━━━━━ SOURCE RECORDS ━━━━━

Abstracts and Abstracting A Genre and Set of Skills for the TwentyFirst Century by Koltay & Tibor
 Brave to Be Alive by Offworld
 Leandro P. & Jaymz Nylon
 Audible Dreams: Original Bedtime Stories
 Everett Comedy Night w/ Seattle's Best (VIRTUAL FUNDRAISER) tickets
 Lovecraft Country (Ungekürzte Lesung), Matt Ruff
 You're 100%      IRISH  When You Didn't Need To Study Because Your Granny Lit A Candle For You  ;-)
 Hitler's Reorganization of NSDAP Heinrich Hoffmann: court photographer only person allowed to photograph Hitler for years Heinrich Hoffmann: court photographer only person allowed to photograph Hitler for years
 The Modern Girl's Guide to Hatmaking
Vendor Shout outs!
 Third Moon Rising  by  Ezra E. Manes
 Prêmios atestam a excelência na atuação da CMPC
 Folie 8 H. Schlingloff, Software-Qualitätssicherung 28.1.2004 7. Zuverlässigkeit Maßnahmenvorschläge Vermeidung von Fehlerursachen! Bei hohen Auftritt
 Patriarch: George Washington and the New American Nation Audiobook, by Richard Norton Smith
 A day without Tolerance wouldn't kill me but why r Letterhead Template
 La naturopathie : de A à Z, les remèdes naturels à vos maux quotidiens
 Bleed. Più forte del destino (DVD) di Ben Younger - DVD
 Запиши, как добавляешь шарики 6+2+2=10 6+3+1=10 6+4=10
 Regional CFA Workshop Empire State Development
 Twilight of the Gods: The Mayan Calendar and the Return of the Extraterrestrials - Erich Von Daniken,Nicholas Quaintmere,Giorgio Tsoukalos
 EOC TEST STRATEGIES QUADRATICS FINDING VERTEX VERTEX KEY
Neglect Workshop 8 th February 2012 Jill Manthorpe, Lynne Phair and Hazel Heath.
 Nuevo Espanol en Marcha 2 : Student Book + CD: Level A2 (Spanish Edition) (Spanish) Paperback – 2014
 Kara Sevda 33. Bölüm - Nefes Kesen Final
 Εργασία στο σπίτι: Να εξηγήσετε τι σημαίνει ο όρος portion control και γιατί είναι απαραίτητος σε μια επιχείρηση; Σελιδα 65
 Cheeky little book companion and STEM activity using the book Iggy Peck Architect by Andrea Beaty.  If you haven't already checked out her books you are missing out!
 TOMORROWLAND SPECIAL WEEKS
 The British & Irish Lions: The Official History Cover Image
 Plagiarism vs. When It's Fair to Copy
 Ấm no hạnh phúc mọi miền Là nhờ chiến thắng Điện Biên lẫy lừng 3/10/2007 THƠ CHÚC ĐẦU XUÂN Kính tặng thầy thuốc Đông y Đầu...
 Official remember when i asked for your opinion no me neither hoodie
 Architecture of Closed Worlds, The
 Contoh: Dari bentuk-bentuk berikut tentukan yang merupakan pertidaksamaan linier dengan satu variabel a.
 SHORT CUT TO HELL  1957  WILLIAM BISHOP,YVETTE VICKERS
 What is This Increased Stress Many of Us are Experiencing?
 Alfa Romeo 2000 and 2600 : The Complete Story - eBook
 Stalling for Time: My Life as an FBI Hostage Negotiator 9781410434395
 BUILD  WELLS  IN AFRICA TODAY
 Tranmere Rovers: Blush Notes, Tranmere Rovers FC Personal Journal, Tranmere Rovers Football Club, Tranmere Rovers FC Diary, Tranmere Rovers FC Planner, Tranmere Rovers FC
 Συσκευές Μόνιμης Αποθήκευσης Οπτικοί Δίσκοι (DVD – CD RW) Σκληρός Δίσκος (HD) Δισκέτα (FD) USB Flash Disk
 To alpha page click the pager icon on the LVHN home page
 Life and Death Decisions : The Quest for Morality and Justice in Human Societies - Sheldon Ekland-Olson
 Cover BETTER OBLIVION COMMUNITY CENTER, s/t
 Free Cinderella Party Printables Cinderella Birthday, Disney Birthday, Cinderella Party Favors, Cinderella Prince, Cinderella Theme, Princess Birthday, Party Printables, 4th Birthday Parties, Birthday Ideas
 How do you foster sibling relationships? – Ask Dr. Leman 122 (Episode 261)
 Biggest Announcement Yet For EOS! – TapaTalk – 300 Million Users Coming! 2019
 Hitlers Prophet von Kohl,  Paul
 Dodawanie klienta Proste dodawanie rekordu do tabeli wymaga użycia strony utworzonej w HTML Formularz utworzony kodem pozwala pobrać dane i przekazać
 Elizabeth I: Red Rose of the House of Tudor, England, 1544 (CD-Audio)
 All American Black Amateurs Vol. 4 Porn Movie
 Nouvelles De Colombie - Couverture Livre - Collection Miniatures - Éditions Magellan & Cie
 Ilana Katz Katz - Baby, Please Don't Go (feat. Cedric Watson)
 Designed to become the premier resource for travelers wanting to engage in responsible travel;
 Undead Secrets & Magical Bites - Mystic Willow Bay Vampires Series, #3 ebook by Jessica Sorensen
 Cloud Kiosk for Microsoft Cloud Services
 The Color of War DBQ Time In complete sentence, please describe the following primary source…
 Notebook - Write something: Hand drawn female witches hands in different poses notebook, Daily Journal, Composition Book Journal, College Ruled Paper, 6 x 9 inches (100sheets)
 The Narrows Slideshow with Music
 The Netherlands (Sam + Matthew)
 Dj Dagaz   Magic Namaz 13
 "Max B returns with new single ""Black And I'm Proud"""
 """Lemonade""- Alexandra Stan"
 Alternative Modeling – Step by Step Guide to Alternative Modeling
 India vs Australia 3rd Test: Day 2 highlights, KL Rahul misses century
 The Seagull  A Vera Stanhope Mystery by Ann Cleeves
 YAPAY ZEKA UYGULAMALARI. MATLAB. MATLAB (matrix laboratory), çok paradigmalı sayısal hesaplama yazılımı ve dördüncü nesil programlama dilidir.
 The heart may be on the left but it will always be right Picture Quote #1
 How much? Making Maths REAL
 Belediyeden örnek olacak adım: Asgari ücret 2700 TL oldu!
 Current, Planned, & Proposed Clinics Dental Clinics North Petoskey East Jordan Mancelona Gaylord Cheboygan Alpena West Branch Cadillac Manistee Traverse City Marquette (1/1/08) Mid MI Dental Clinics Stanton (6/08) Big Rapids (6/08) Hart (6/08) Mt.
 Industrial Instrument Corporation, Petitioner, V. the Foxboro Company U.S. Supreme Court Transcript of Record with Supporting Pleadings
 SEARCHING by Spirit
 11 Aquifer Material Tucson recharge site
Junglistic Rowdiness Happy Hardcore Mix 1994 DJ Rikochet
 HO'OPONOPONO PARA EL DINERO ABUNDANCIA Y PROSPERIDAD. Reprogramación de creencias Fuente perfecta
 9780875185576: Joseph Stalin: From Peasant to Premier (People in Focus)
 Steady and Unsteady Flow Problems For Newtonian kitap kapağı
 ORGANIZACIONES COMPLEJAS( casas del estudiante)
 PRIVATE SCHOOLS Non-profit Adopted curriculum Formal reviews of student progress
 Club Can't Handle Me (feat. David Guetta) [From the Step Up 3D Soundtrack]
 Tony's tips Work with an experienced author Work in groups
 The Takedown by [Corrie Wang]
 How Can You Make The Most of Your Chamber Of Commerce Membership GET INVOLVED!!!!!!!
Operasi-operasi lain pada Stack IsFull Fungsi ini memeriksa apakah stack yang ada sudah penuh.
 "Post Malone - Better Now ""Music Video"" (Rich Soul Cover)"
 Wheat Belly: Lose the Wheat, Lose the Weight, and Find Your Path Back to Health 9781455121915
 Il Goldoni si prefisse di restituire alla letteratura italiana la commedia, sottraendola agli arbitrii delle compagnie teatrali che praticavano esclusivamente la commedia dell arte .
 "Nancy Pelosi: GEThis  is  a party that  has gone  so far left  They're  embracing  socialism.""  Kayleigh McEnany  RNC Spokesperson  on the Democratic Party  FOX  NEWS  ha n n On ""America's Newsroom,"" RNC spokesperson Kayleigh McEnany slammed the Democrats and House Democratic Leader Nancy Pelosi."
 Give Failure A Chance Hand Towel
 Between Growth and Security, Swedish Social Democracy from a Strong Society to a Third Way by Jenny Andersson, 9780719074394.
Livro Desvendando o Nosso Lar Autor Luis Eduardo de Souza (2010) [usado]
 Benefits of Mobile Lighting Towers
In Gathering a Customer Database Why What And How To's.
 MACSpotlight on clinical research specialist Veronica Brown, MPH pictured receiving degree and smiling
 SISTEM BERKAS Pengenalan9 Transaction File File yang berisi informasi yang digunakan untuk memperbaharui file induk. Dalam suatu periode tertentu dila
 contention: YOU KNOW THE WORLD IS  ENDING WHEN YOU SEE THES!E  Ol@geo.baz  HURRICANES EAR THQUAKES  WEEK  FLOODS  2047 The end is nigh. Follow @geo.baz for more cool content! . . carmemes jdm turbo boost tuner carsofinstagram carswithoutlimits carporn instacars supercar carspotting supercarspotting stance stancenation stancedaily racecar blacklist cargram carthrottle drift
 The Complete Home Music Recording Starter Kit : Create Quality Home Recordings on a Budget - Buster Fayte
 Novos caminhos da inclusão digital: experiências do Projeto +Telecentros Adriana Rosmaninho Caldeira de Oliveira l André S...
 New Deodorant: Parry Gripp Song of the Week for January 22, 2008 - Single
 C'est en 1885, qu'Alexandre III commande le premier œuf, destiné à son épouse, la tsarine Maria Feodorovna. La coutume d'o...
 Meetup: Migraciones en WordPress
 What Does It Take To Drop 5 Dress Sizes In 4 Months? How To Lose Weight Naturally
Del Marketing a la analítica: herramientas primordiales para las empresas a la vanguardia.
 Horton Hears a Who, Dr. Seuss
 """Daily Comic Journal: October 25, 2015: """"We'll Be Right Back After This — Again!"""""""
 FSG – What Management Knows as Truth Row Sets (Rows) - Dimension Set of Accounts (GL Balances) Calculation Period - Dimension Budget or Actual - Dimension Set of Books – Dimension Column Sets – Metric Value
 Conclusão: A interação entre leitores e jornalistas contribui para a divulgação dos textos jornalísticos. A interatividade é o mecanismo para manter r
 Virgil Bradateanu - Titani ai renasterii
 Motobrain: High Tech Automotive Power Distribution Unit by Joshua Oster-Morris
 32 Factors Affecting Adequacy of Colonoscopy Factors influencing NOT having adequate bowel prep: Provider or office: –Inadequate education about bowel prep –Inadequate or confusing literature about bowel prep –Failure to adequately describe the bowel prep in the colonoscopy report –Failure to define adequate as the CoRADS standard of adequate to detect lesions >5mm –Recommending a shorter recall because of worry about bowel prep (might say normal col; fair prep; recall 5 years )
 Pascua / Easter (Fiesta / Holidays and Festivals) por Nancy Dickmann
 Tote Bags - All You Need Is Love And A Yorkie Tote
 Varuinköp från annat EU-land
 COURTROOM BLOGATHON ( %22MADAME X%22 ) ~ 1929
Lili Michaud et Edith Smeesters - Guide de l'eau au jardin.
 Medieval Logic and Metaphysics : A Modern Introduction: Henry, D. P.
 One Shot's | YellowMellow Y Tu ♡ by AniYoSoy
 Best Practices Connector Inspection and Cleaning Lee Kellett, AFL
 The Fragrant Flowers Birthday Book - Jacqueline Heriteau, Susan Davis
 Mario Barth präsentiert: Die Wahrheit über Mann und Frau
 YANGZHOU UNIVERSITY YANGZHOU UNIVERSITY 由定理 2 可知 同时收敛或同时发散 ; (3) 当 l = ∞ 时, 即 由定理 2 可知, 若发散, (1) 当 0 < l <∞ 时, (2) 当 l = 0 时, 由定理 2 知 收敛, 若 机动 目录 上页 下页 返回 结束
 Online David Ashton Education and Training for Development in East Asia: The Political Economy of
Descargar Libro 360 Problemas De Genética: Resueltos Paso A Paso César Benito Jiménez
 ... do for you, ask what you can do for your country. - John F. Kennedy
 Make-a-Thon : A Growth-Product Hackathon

━━━━━

Starting with the line that holds "The Fragrant Flowers" and ending with the line that holds "Descargar Libro 360", retype every line in the data above exactly, and nothing else.

### OUTPUT FOR THIS TASK
 The Fragrant Flowers Birthday Book - Jacqueline Heriteau, Susan Davis
 Mario Barth präsentiert: Die Wahrheit über Mann und Frau
 YANGZHOU UNIVERSITY YANGZHOU UNIVERSITY 由定理 2 可知 同时收敛或同时发散 ; (3) 当 l = ∞ 时, 即 由定理 2 可知, 若发散, (1) 当 0 < l <∞ 时, (2) 当 l = 0 时, 由定理 2 知 收敛, 若 机动 目录 上页 下页 返回 结束
 Online David Ashton Education and Training for Development in East Asia: The Political Economy of
Descargar Libro 360 Problemas De Genética: Resueltos Paso A Paso César Benito Jiménez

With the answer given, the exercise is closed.